Have always used a snowblower...driveway configuration doesn't allow for a plow unless I'm willing to let the plow chew up my lawn.  Had a Home Depot special for 14 years but I now have an Ariens which does a decent job.

Front walkway (over 70 feet) is brick/granite so need to take the shovel to it.  I can usually get my now 18 YO son to do it.


----------



## Glenn (Nov 8, 2010)

In CT, a Snapper 826 snowblower. It makes life a lot easier. It's really handy when you get 5" of heavy wet snow. But I do prefer blasting through a good foot or so of lighter stuff. 

In VT, we have someone plow. Our driveway really isn't that big....$15 a storm to plow and shovel the walk to our front door. Trying a new guy this year; he lives down the road. And ironically enough, works at the Grand Summit hotel at Mt. Snow.


----------



## ctenidae (Nov 8, 2010)

Paa gravel driveway in CT- I just drive over it a few times.
In Boston, different matter- try not to drive up if it's been snowy, use my wife's SUV and hope that someone cleared the alley a little bit.


----------



## smitty77 (Nov 8, 2010)

Shovel for 3" or less, snowblower for everything else.  I can bury the auger in 3' deep snowbanks at the end of the driveway and not have it stumble.  Until we get that rain/sleet/snow cement that my 9hp Craftsman won't throw.  Then it's back to shoveling.

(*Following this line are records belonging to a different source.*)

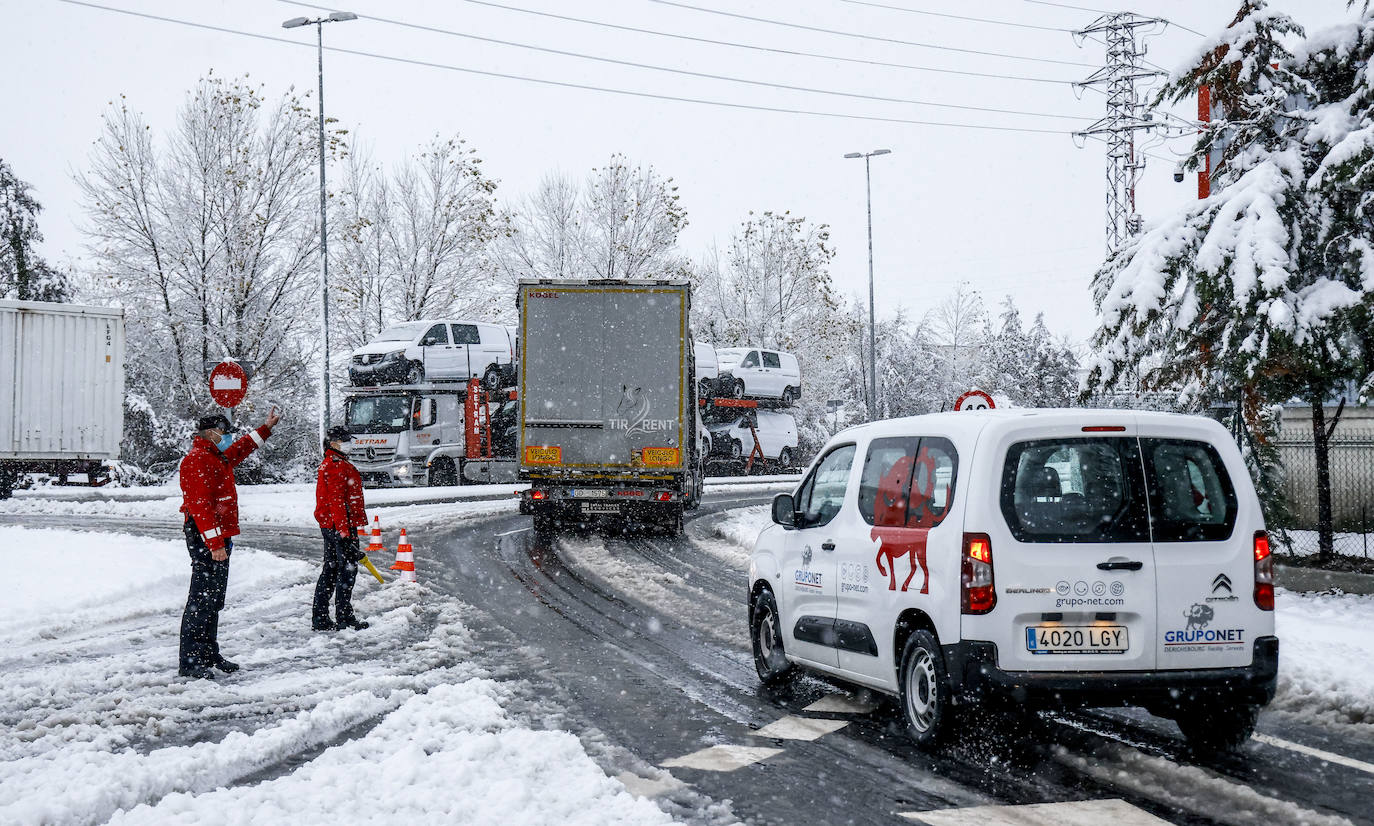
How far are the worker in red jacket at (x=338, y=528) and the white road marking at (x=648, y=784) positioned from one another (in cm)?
510

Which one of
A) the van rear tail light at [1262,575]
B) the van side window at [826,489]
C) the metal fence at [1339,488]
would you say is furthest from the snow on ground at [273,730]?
the metal fence at [1339,488]

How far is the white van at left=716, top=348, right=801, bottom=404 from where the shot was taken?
127ft

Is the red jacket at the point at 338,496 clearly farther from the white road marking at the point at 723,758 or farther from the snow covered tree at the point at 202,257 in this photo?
the snow covered tree at the point at 202,257

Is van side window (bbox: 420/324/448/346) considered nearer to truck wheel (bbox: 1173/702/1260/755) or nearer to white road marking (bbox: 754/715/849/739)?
white road marking (bbox: 754/715/849/739)

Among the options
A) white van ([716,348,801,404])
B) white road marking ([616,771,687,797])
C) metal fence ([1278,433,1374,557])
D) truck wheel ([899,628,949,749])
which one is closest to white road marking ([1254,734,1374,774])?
truck wheel ([899,628,949,749])

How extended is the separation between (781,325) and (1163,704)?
2092 inches

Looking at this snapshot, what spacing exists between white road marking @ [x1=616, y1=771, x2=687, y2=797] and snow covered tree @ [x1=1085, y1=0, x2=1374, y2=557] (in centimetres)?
773

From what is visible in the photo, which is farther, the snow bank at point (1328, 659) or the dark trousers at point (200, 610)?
the dark trousers at point (200, 610)

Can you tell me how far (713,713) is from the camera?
23.6 ft

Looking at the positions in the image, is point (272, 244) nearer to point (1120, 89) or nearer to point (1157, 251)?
point (1120, 89)

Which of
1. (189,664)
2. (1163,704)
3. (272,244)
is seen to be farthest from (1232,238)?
(272,244)

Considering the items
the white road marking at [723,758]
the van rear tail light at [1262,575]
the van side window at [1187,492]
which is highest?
the van side window at [1187,492]

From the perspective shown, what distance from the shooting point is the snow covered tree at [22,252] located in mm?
42719

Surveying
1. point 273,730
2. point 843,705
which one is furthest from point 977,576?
point 273,730
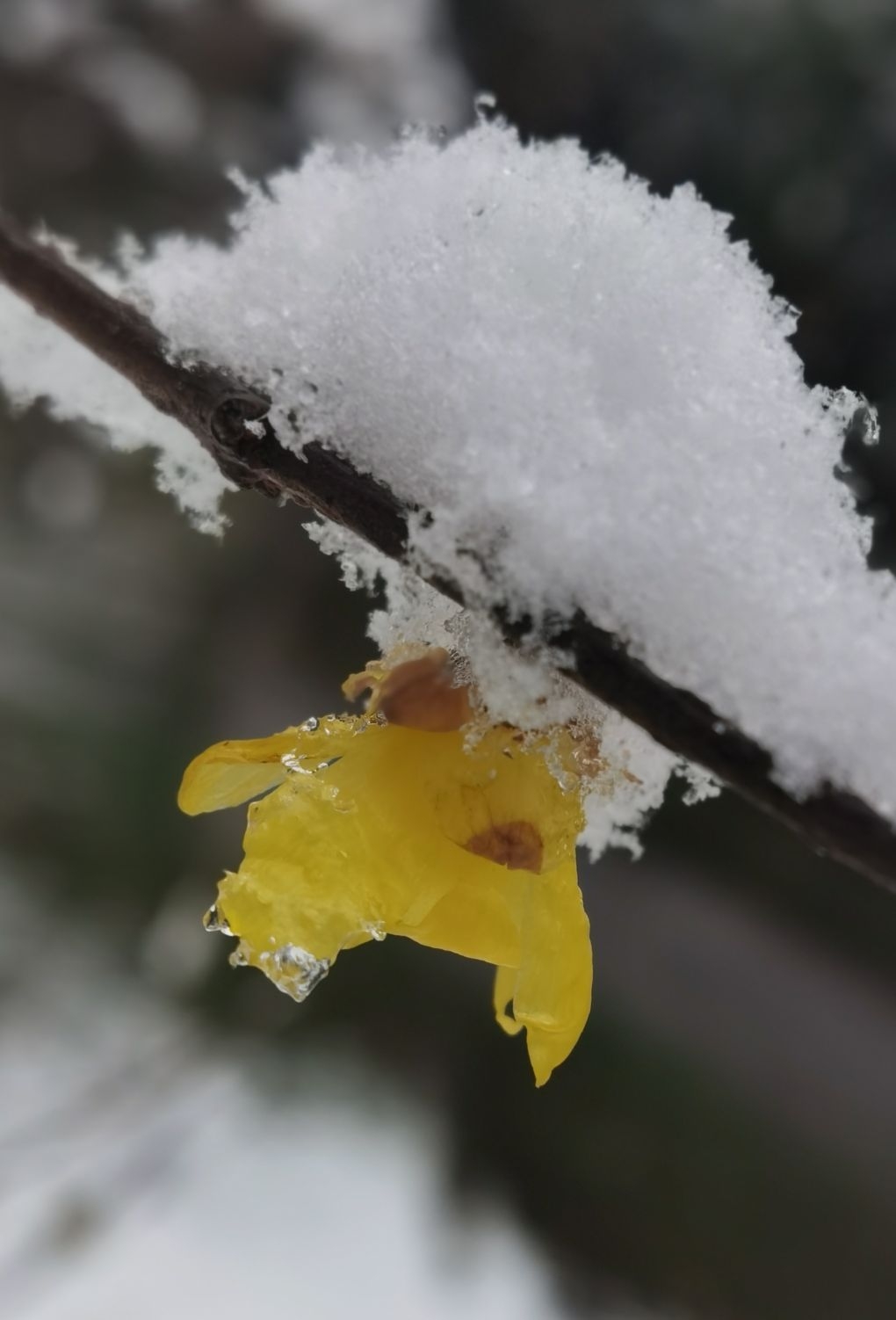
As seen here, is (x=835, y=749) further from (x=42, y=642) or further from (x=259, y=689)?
(x=42, y=642)

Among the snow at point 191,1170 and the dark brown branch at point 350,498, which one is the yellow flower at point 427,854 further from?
the snow at point 191,1170

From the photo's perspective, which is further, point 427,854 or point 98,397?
point 98,397

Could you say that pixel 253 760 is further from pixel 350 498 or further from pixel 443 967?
pixel 443 967

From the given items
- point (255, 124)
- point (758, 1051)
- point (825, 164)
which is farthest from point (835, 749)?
point (255, 124)

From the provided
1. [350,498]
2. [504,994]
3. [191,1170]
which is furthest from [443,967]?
[350,498]

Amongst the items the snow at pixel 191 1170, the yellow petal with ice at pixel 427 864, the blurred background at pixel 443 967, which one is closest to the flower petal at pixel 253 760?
the yellow petal with ice at pixel 427 864

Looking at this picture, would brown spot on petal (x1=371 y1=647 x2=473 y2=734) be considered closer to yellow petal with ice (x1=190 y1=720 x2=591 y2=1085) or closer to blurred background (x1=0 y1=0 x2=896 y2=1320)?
yellow petal with ice (x1=190 y1=720 x2=591 y2=1085)

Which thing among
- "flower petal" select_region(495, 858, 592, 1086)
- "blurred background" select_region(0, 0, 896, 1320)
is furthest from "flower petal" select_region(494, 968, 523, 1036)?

And you parents of teens these days.....  I was making money shoveling neighbors walkways at the age of 12, and running the snowblower to do my own driveway by 14.  Get those kids out there and tell them to earn their keep.  I didn't get an allowance if we didn't help shovel.  My son helps clean the stairs, the deck, and walkways to the dog kennel.  And he's 8.


----------



## NYDrew (Nov 9, 2010)

Plowing included in rent.


----------